EXERCISE GOAL – In the article below on the Barminco, Bellevue Gold and Sandvik fleet deal, what commencement date was the contract structured around?

SELECTED PASSAGE –
================================
Barminco, Bellevue Gold and Sandvik’s $37M Fleet Deal

BY MUFLIH HIDAYAT ON JUNE 16, 2026

The Equipment Procurement Logic Reshaping Underground Gold Mining in Western Australia

When a single underground mining contract generates enough equipment demand to fill a purpose-built fleet of 23 machines worth tens of millions of dollars, it tells a story that extends well beyond the transaction itself. It speaks to the maturation of a mining project, the capital commitments being made by contractors ahead of first production, and the competitive dynamics that now define how original equipment manufacturers win large-scale underground work. The Barminco Bellevue Gold deal with Sandvik sits at the intersection of all three forces, and understanding it requires looking at the structural conditions that made it possible.

Why Fleet Procurement Decisions Are Made Earlier Than Ever

There is a lesser-known operational reality in underground hard rock mining that rarely surfaces in public commentary: the global supply chain for specialised underground equipment operates on long lead times, and in periods of elevated mining activity, those lead times can stretch significantly. This dynamic has fundamentally changed when procurement decisions get made.

Historically, underground contractors would finalise equipment orders weeks or months after a contract was awarded. Today, the window between contract award and required mobilisation is too narrow to absorb manufacturing and delivery delays. This has pushed procurement decisions to the contract award stage itself, creating a situation where equipment suppliers are effectively competing alongside the contractor during the tender process.

For the Barminco Bellevue Gold deal with Sandvik, this dynamic is clearly visible. The contract was structured around an August 2026 commencement date, and the fleet order was confirmed in a way that reflects deliberate forward planning. Securing a 23-unit fleet from a single OEM requires coordination across multiple machine classes, spare parts kits, and services agreements, none of which can be assembled quickly in a supply-constrained market.

Industry Insight: In periods of strong mining activity, lead times for large underground trucks and production drill rigs can extend to 12 months or more. Contractors that lock in equipment commitments at contract award stage gain a significant operational advantage over competitors that wait.
================================
MATERIAL –
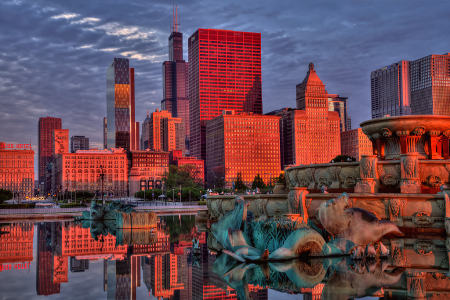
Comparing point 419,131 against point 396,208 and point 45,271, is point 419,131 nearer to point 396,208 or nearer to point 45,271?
point 396,208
================================
COMPLETE ANSWER – August 2026